Barbara Kingsolver’s latest novel, Flight Behavior, is as excellent as all her other works. I first heard about it some time ago when she did an interview about it on NPR (on Fresh Air I think, but I forget exactly). When I ran across it in my local indie-bookstore I had to pick it up, and I finally got around to reading it about two weeks ago. I can’t express how much I loved this book. It spoke to my soul, and I have never identified quite so strongly with a character as I did with Dellarobia. At a glance, our lives have actually been very different, but there are a lot of similarities between her life after children and mine. Neither of us regret our children, and even in a way chose our children. But we still feel a bit trapped by them, and that our intelligence is being under-utilized. We’re even the exact same age and live with difficult in-laws. I’ve found very different strategies for assuaging those feelings than Dellarobia did, but I sympathized nonetheless.
Flight Behavior has a relatively simple plot, with incredibly unsimple characters and emotions depicted. Dellarobia is a wife and mother in a tiny town in the Appalachian mountains. She married her senior year of high school because she became pregnant, then quickly lost the baby. She and her husband eventually had two more, despite finding themselves totally ill-suited to each other, and settled down in a little house on the edge of his family’s land to be farmers. Dellarobia was a bright, college-bound girl from a poor area that traditionally did not encourage too much education, and she is desperately unhappy but doesn’t know why or what to do about it. Into this mess fly the butterflies, the entire population of Monarch butterflies who usually migrate to Mexico for the winter but have settled in the mountains behind Dellarobia’s home instead. Some call the beautiful mountain-valley full of swirling orange wings a miracle. Others raise it up as a rallying-cry against global-warming. And the foremost expert on Monarch butterflies comes to camp in Dellarobia’s back yard while he studies the phenomenon, along with his graduate students. He is looking for answers and mourning the almost certain destruction of the species by the harsh climate here, and in the process he turns Dellarobia’s life upside down by the very simple expedient of recognizing her intelligence and putting it to work. The transformative power of work suited to a person’s interests and intelligence is illustrated beautifully. Eventually, most of her problems are worked out for the better with the promise of more good things to come.

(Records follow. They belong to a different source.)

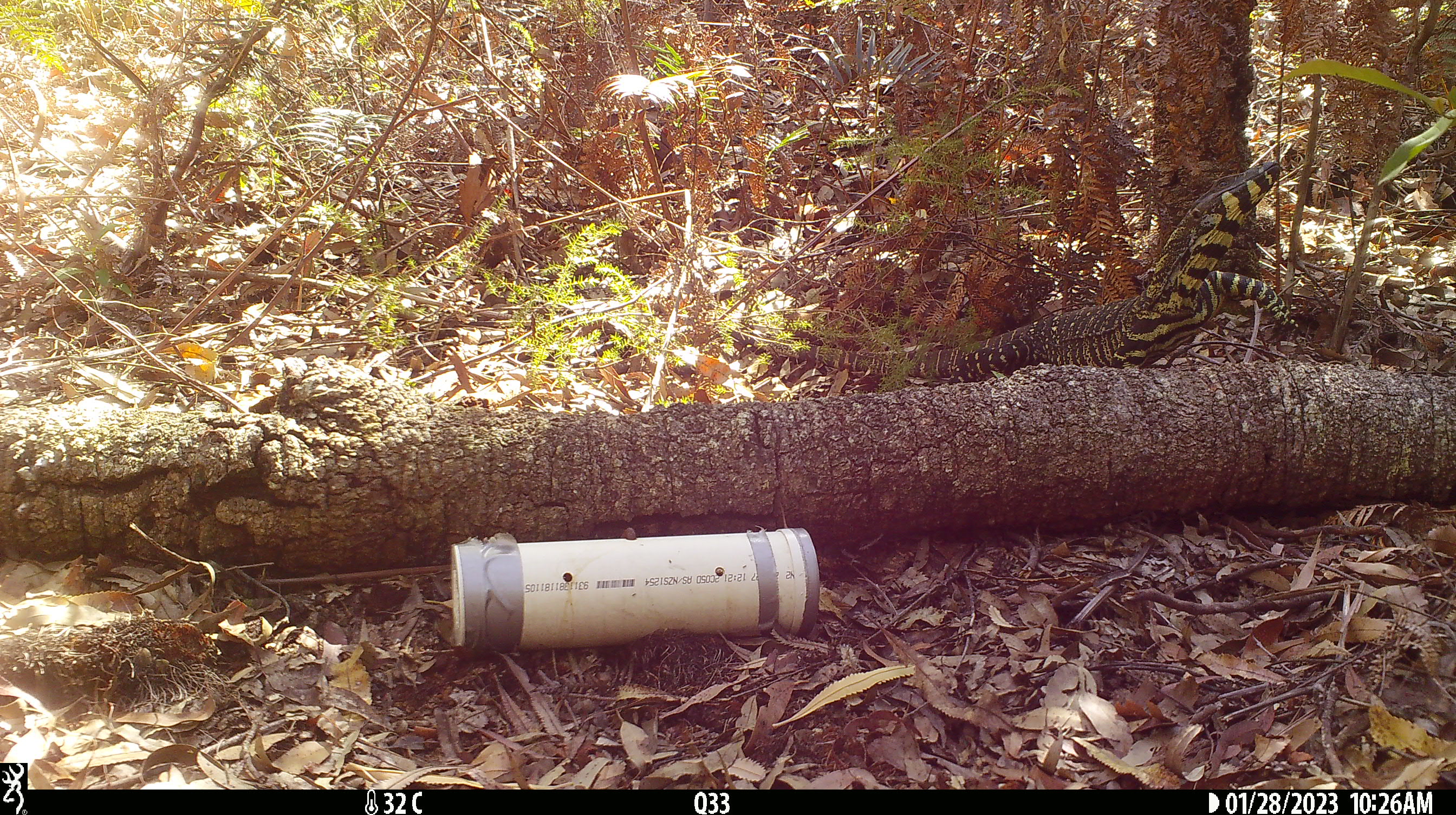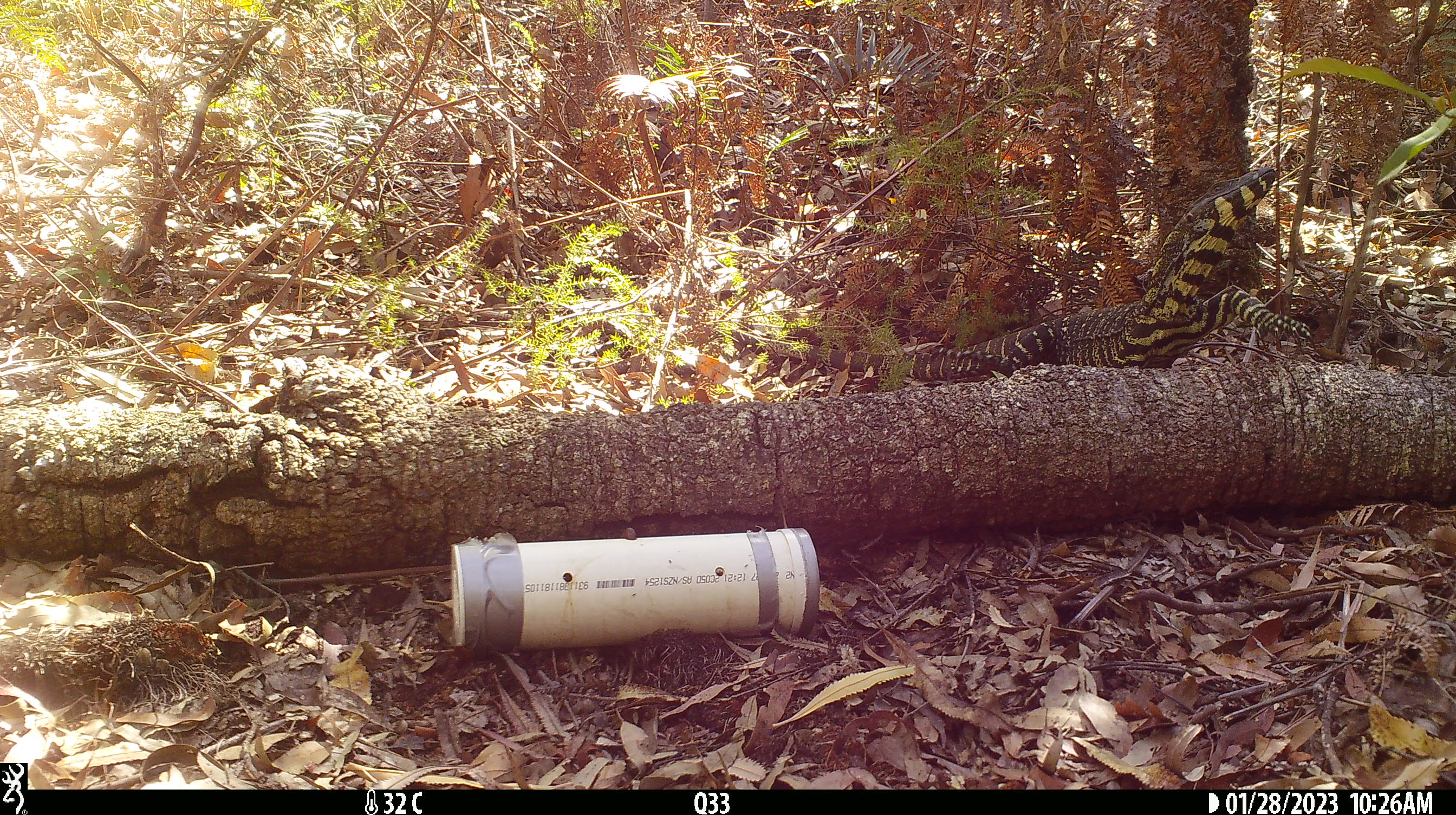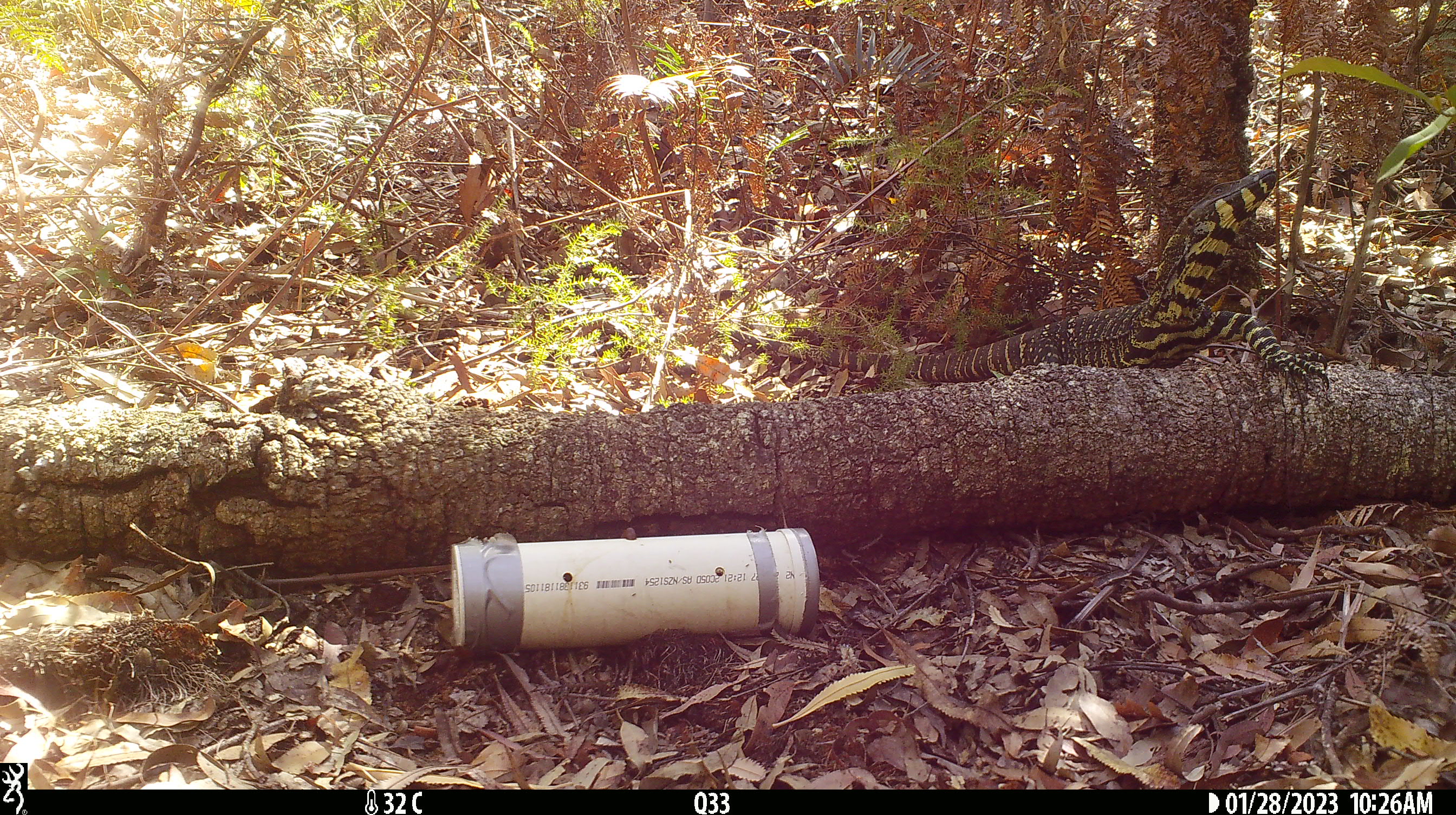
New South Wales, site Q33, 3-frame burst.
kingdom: Animalia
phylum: Chordata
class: Reptilia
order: Squamata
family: Varanidae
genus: Varanus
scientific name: Varanus varius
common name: lace monitor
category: goanna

The ending is bitter-sweet, but it is exactly the end that Dellarobia’s character demands and deserves. It’s also a fairly unusual ending in media, with a message of independence and that it’s never too late to follow your dreams, even if you are a woman. The sympathetic portrait of a stay-at-home mom’s trials and tribulations resonated with my own experiences. And as always, Kingsolver’s prose were compelling in a way usually reserved for poetry. But what really kept me coming back was the depth and range of emotions evoked in both the characters and myself as a character. Kingsolver raised everything from sympathy to outrage to despair to joy and especially love. She plays the reader’s feelings like a well-tuned piano and digs into the complexity of her characters to do it.